The ultimate answer is the intensity (energy radiated per time per area), which is
$$I(f,T) = \frac{2 h f^3 }{c^2} \frac{1}{e^{h f/kT}-1}.$$
I have scoured the web, Am. J. Phys, Found. Phys., and not found any treatment that gives one a feel for this problem. Any ideas?

 

[vanhees71]

This is a quantum problem and thus perhaps my answer is not welcome here. Then one of the adminstrators may move it to the quantum-physics section. To stress it: This problem cannot be treated in classical physics. That's why quantum theory has been born with Planck's finding of the black-body-radiation distribution.

The density of states should indeed first be counted in a finite quantization volume. For simplicity's sake, take a cubic box with periodic boundary conditions. A complete set of single-photon states is then given by the momentum eigenstates. The possible momentum values are

$$\vec{p}=\frac{2 \pi}{L} \vec{n}, \quad \vec{n} \in \mathbb{Z}^3.$$

Now make the box very large (against the considered typical wavelengths of the problem). Then in a momentum-space-volume element $\mathrm{d}^3 \vec{p}$ you have

$$L^3 \frac{\mathrm{d}^3 \vec{p}}{(2 \pi)^3}$$

momentum states.
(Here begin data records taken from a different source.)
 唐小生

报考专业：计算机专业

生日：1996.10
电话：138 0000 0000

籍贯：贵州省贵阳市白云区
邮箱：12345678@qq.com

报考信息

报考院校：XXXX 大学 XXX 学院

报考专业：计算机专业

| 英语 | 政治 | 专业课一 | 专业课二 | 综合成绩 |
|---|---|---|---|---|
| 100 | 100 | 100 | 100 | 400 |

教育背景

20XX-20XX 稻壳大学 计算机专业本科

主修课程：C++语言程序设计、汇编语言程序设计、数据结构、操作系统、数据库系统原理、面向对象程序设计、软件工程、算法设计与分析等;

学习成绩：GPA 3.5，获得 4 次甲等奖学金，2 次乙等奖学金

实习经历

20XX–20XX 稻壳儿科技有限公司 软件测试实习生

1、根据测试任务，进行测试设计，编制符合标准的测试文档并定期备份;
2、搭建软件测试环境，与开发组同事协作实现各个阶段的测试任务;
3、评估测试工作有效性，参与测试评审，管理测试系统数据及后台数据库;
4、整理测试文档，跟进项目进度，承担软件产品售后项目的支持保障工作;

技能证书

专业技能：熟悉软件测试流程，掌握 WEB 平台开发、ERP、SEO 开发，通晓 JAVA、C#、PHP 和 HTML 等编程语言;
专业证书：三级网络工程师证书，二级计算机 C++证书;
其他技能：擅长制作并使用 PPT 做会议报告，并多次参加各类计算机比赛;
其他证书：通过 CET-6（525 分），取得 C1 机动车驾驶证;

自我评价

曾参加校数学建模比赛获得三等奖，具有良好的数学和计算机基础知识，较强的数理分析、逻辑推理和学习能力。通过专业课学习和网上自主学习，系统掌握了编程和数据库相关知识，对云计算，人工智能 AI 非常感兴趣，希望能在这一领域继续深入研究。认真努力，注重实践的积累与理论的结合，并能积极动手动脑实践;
Since the photon is a massless particle with spin 1 it has two helicity states per momentum state, and thus the correct phase-space distribution for photons in the thermodynamical limit reads

$$f(\vec{p})=\frac{2}{(2 \pi)^3} \frac{1}{\exp(|\vec{p}|/T)-1},$$

because the dispersion relation reads $E=|\vec{p}|$.

I used natural units here, i.e., $\hbar=k=1$.

 

[RGann]

Thanks for the reply. I think this forum is the closest, since it's the only one labeled for thermodynamics.
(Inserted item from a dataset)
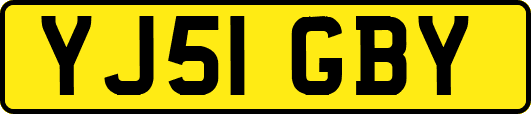 YJ51 GBY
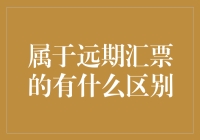 属于远期汇票的有什么区别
I suppose the argument being made is that confining a gas of photons to a solid necessarily forces periodic boundary conditions, thereby constraining momentum so that standing waves can be formed. The fact that I find it distasteful does not mean that it isn't true.

 

[RedX]

Have you tried using a Debye solid? A solid is naturally confined to itself.

 

[RGann]

To my recollection, I've never seen a treatment of Debye theory that did not also invoke periodic boundary conditions to set the phonon wavelength with nodes at the boundaries. In many respects, the two are not very different. That's too bad, because invoking periodic boundary conditions in a problem tends to get weird looks from students---and justifiably so.

 

[RedX]

To my recollection, I've never seen a treatment of Debye theory that did not also invoke periodic boundary conditions to set the phonon wavelength with nodes at the boundaries. In many respects, the two are not very different. That's too bad, because invoking periodic boundary conditions in a problem tends to get weird looks from students---and justifiably so.
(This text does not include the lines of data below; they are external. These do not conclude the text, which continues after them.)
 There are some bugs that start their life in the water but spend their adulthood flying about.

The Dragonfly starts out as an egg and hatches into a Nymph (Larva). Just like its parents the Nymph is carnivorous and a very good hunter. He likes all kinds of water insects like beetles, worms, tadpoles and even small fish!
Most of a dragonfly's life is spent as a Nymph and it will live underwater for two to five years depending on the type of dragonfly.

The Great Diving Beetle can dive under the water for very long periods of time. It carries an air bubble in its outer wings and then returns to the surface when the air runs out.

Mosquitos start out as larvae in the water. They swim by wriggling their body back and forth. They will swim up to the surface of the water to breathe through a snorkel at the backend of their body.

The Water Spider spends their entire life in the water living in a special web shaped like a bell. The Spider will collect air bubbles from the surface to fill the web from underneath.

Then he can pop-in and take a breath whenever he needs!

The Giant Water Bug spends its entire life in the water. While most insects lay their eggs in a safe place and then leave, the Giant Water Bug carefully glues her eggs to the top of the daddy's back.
Well it's been awhile since I looked at thermodynamics, but I thought a Debye solid didn't require periodic boundary conditions, just vanishing at the endpoints.

So you have a solid, and the frequencies it can vibrate at correspond to wavelengths that are 2L/n for positive integers n and length L of the solid. So if the solid can only vibrate at those frequencies, then the electromagnetic radiation can only occur at those frequencies, and then you can get the energy density, since 2L/n was the same way to derive the energy density in the cavity.

The problem though would be that frequencies of vibrations using the speed of sound at a given wavelength are different than using the speed of light on the same wavelengths.

 

[RGann]

I agree that this is sound. Functionally, periodic BCs and vanishing at the boundary are equivalent. At that point, though, you've resorted to treating the spectrum as being due to a particle in a box. That is, without talking about a photon gas confined to a volume, you can't really get anywhere. And for whatever reason, I guess because I'm a dumb experimentalist, that doesn't seem like it should be necessary.